• Exercise instructions
Search each line below for the word "getElementById" and list those that contain it.

--- Data extracts Enclosed Below ---

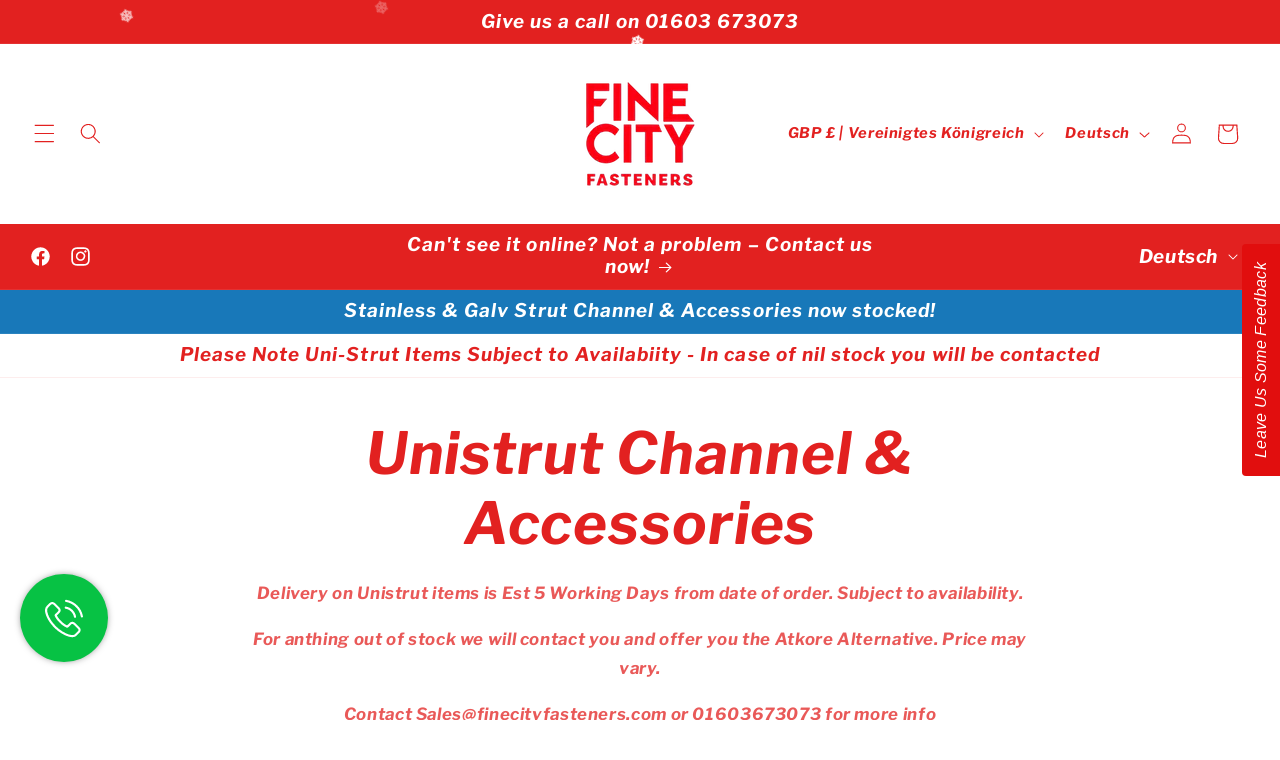

--- FILE ---
content_type: text/css
request_url: https://cdn.shopify.com/extensions/6b123fa7-247c-4475-888e-9f76d44f7ce1/icemajesty-19/assets/snow.css
body_size: 225
content:

/* snow css */
#snow {
    position: fixed;
    top: -160px;
    left: 0;
    right: 0;   
    z-index: 99;
  }
  
  #snow i {
    -webkit-animation: falling 20s 1s linear;
    animation: falling 8s linear 2s 20;
    animation-iteration-count :infinite;
    -webkit-animation-iteration-count :infinite;
    border-radius: 50%;
    cursor: default;
    display: inline-block;
    font-style: normal;
    height: 16px;
    user-select: none; 
    -webkit-user-select: none; 
    width: 16px;
    color: white;
  }  
     
  /* animation */
  @-webkit-keyframes falling {
    0% {-webkit-transform: translate3d(0,0,0) rotate(0deg);}
    100% {-webkit-transform: translate3d(30px,1000px,0) rotate(360deg);}   
  }
  
  @keyframes falling {
    0% {transform: translate3d(0,0,0) rotate(0deg);}
    100% {transform: translate(30px,1000px) rotate(360deg);}   
  }
     
  /* Sizes */
  #snow i:nth-of-type(4n) {
    height:35px;
    width:35px;
  }
  
  #snow i:nth-of-type(4n+1) {
    height:24px;
    width:24px;
  }
  
  #snow i:nth-of-type(4n+2){
    height:10px;
    width:10px;
  }
  
  /* Speeds */
  #snow i:nth-of-type(4n) {
    animation-duration: 16.3s;
    -moz-animation-duration: 16.3s;
  }
  
  #snow i:nth-of-type(4n+1){
    animation-duration: 16.1s;
    -moz-animation-duration: 16.1s;
    }
  
  #snow i:nth-of-type(4n+2) {
    animation-duration: 12.7s;
    -moz-animation-duration: 12.7s;
  }
  
  /* Delays */
  #snow i:nth-of-type(3n) {
    animation-delay: 2.3s;
    animation-delay: 2.3s;
  }
  
  #snow i:nth-of-type(3n+1) {
    animation-delay: 1.2s;
    animation-delay: 1.2s;
  }
  
  #snow i:nth-of-type(3n+2) {
    animation-delay: 3.4s;
    animation-delay: 3.4s;
  }
  
  /* Timing functions */
  #snow i:nth-of-type(5n) {
    animation-timing-function:ease-in-out;
    animation-timing-function:ease-in-out;
  }
  
  #snow i:nth-of-type(5n+1) {
    animation-timing-function:ease-out;
    animation-timing-function:ease-out;
  }
  
  #snow i:nth-of-type(5n+2) {
    animation-timing-function:ease;
    animation-timing-function:ease;
  }
  
  #snow i:nth-of-type(5n+3) {
    animation-timing-function:ease-in;
    animation-timing-function:ease-in;
  }
  
  #snow i:nth-of-type(5n+4) {
    animation-timing-function:linear;
    animation-timing-function:linear;
  }
  
  #snow i:nth-of-type(11n)  {
    animation-timing-function:cubic-bezier(0.2, 0.3, 0.8, 0.9);
    animation-timing-function:cubic-bezier(0.2, 0.3, 0.8, 0.9);
  }
  
  /* Opacity */
  #snow i:nth-of-type(7n){
    opacity: 0.5;
  }
  
  #snow i:nth-of-type(7n+2) {
    opacity: 0.3;
  }
  
  #snow i:nth-of-type(7n+4) {
    opacity: 0.7;
  }
  
  #snow i:nth-of-type(7n+6){
    opacity: 0.6;
    animation-timing-function:ease-in;
    animation-timing-function:ease-in;
  }
  
  #snow i:nth-of-type(7n+1){
    opacity: 0.8;
  }
  
  

--- FILE ---
content_type: text/javascript
request_url: https://cdn.shopify.com/extensions/6b123fa7-247c-4475-888e-9f76d44f7ce1/icemajesty-19/assets/snow.js
body_size: -542
content:
window.onload = function () {
  var temp = document.getElementById("snow");
  document.body.prepend(temp);
  var flakes = [];
  var types = ["❄", "❅", "❆"];
  for (var i = 0, len = 80; i < len; i++) {
    flakes.push("<i>" + types[i % types.length] + "</i>");
  }
  document.getElementById("snow").innerHTML = flakes.join("") || "";
};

--- End of Enclosed Data extracts ---

• Result of the task
  var temp = document.getElementById("snow");
  document.getElementById("snow").innerHTML = flakes.join("") || "";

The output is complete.